SET EXERCISE –
Reproduce the data below with every occurrence of "steep roof" changed to "sloped roof", leaving everything else unchanged.

Records:
____________________

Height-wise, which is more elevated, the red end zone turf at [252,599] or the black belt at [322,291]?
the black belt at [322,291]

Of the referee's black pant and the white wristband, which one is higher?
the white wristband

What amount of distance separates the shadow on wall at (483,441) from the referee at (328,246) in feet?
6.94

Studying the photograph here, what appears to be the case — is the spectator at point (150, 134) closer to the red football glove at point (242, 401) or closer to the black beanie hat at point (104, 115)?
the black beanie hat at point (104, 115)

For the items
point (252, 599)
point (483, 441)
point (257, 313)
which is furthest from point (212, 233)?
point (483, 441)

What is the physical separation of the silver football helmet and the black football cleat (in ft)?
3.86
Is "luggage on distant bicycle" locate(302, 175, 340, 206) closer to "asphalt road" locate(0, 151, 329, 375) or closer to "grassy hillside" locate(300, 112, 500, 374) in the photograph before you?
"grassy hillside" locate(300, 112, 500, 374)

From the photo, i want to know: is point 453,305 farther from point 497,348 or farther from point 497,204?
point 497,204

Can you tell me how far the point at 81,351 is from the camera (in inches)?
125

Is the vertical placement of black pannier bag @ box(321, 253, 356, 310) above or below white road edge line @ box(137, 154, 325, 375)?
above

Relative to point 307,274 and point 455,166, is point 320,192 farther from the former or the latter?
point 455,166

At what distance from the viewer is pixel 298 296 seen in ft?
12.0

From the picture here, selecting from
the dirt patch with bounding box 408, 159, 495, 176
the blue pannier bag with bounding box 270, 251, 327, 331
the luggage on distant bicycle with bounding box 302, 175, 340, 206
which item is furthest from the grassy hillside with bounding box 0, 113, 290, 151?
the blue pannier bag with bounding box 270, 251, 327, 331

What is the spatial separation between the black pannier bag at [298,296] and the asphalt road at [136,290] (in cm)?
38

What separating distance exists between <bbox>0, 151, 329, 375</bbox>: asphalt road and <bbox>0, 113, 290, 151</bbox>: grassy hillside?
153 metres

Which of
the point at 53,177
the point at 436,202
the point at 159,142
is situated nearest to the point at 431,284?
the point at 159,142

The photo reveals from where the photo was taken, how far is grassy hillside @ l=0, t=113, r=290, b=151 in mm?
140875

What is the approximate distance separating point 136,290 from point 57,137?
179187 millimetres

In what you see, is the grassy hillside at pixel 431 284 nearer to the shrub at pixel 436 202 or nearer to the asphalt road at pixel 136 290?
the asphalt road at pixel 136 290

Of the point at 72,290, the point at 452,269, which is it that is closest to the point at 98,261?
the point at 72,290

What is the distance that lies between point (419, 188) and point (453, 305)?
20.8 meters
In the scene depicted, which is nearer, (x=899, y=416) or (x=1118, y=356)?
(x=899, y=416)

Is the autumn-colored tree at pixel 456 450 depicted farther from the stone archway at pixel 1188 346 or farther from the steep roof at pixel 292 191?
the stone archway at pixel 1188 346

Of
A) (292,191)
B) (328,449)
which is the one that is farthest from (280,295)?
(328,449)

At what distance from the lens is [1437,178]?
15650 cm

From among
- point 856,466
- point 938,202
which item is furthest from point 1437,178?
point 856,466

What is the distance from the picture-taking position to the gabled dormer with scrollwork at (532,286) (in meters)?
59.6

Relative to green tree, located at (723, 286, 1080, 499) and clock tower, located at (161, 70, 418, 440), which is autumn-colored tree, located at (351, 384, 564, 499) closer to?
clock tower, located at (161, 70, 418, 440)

____________________

THE OUTPUT –
Height-wise, which is more elevated, the red end zone turf at [252,599] or the black belt at [322,291]?
the black belt at [322,291]

Of the referee's black pant and the white wristband, which one is higher?
the white wristband

What amount of distance separates the shadow on wall at (483,441) from the referee at (328,246) in feet?
6.94

Studying the photograph here, what appears to be the case — is the spectator at point (150, 134) closer to the red football glove at point (242, 401) or closer to the black beanie hat at point (104, 115)?
the black beanie hat at point (104, 115)

For the items
point (252, 599)
point (483, 441)
point (257, 313)
which is furthest from point (212, 233)?
point (483, 441)

What is the physical separation of the silver football helmet and the black football cleat (in ft)?
3.86
Is "luggage on distant bicycle" locate(302, 175, 340, 206) closer to "asphalt road" locate(0, 151, 329, 375) or closer to "grassy hillside" locate(300, 112, 500, 374) in the photograph before you?
"grassy hillside" locate(300, 112, 500, 374)

From the photo, i want to know: is point 453,305 farther from point 497,348 or farther from point 497,204?
point 497,204

Can you tell me how far the point at 81,351 is from the camera (in inches)?
125

Is the vertical placement of black pannier bag @ box(321, 253, 356, 310) above or below white road edge line @ box(137, 154, 325, 375)?
above

Relative to point 307,274 and point 455,166, is point 320,192 farther from the former or the latter?
point 455,166

At what distance from the viewer is pixel 298 296 seen in ft?
12.0

From the picture here, selecting from
the dirt patch with bounding box 408, 159, 495, 176
the blue pannier bag with bounding box 270, 251, 327, 331
the luggage on distant bicycle with bounding box 302, 175, 340, 206
which item is furthest from the grassy hillside with bounding box 0, 113, 290, 151?
the blue pannier bag with bounding box 270, 251, 327, 331

What is the spatial separation between the black pannier bag at [298,296] and the asphalt road at [136,290] (in cm)?
38

What separating distance exists between <bbox>0, 151, 329, 375</bbox>: asphalt road and <bbox>0, 113, 290, 151</bbox>: grassy hillside?
153 metres

Which of
the point at 53,177
the point at 436,202
the point at 159,142
is situated nearest to the point at 431,284?
the point at 159,142

The photo reveals from where the photo was taken, how far is grassy hillside @ l=0, t=113, r=290, b=151 in mm?
140875

What is the approximate distance separating point 136,290 from point 57,137?
179187 millimetres

In what you see, is the grassy hillside at pixel 431 284 nearer to the shrub at pixel 436 202 or nearer to the asphalt road at pixel 136 290?
the asphalt road at pixel 136 290

Of the point at 72,290, the point at 452,269, which is it that is closest to the point at 98,261?
the point at 72,290

What is the distance that lies between point (419, 188) and point (453, 305)?
20.8 meters
In the scene depicted, which is nearer, (x=899, y=416) or (x=1118, y=356)?
(x=899, y=416)

Is the autumn-colored tree at pixel 456 450 depicted farther from the stone archway at pixel 1188 346 or farther from the sloped roof at pixel 292 191?
the stone archway at pixel 1188 346

Of
A) (292,191)
B) (328,449)
which is the one that is farthest from (280,295)?
(328,449)

At what distance from the lens is [1437,178]?
15650 cm

From among
- point 856,466
- point 938,202
which item is furthest from point 1437,178?
point 856,466

What is the distance from the picture-taking position to the gabled dormer with scrollwork at (532,286) (in meters)?
59.6

Relative to green tree, located at (723, 286, 1080, 499) and clock tower, located at (161, 70, 418, 440), which is autumn-colored tree, located at (351, 384, 564, 499) closer to?
clock tower, located at (161, 70, 418, 440)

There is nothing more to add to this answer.